STUDY TEXT
After joining Mike Fitzgerald and Joe Codd on their very successful hosted trip in Panama, I continued traveling through Central America with the first stop at Zancudo Lodge in Southern Pacific, Costa Rica. Once I landed in San Jose – eager for a day of offshore and a day of inshore fishing ahead of me – I was a short Sansa flight away from being at a fisherman’s paradise.
Upon arrival, my bags and fishing gear were taken to my room, and I was given a tour of the classic Costa Rican tropical resort. I was pleased to quickly find out that when you stay at Zancudo, you know you’re in Costa Rica. Stone slabs guide you through the whole resort, lined with native plants and flowers just as you would imagine a lodge in Costa Rica to be.
The rooms were large and allowed me to comfortably assemble and store my nine foot fly rods in preparation for the next two days. Each morning, I received a wakeup knock on the door to make sure I wouldn’t sleep in and get a late start. A perfect breakfast of eggs and crispy bacon with a side of fresh fruit was served at 5:30 am, then a short walk to the docks to depart at 6 am.
My day of offshore fishing was aboard a 32’ Contender with twin Yamaha 300 outboards. The Contender is loaded with enough technology to please the most advanced fisherman. We made a short ten minute run back to Golfito to catch bait on Sabiki rigs. My captain, Javier, and I quickly had enough bait as we consistently pulled up rigs with four and five blue runners and sardines at a time. In no time, we were headed for the blue water.

DATASET SECTION

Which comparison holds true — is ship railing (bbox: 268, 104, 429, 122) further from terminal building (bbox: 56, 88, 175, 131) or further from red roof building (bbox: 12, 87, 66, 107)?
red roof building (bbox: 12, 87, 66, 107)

WORK TO COMPLETE
Copy the full account of the fishing trip to Zancudo Lodge above, word for word, from its first sentence to its last.

RESPONSE
After joining Mike Fitzgerald and Joe Codd on their very successful hosted trip in Panama, I continued traveling through Central America with the first stop at Zancudo Lodge in Southern Pacific, Costa Rica. Once I landed in San Jose – eager for a day of offshore and a day of inshore fishing ahead of me – I was a short Sansa flight away from being at a fisherman’s paradise.
Upon arrival, my bags and fishing gear were taken to my room, and I was given a tour of the classic Costa Rican tropical resort. I was pleased to quickly find out that when you stay at Zancudo, you know you’re in Costa Rica. Stone slabs guide you through the whole resort, lined with native plants and flowers just as you would imagine a lodge in Costa Rica to be.
The rooms were large and allowed me to comfortably assemble and store my nine foot fly rods in preparation for the next two days. Each morning, I received a wakeup knock on the door to make sure I wouldn’t sleep in and get a late start. A perfect breakfast of eggs and crispy bacon with a side of fresh fruit was served at 5:30 am, then a short walk to the docks to depart at 6 am.
My day of offshore fishing was aboard a 32’ Contender with twin Yamaha 300 outboards. The Contender is loaded with enough technology to please the most advanced fisherman. We made a short ten minute run back to Golfito to catch bait on Sabiki rigs. My captain, Javier, and I quickly had enough bait as we consistently pulled up rigs with four and five blue runners and sardines at a time. In no time, we were headed for the blue water.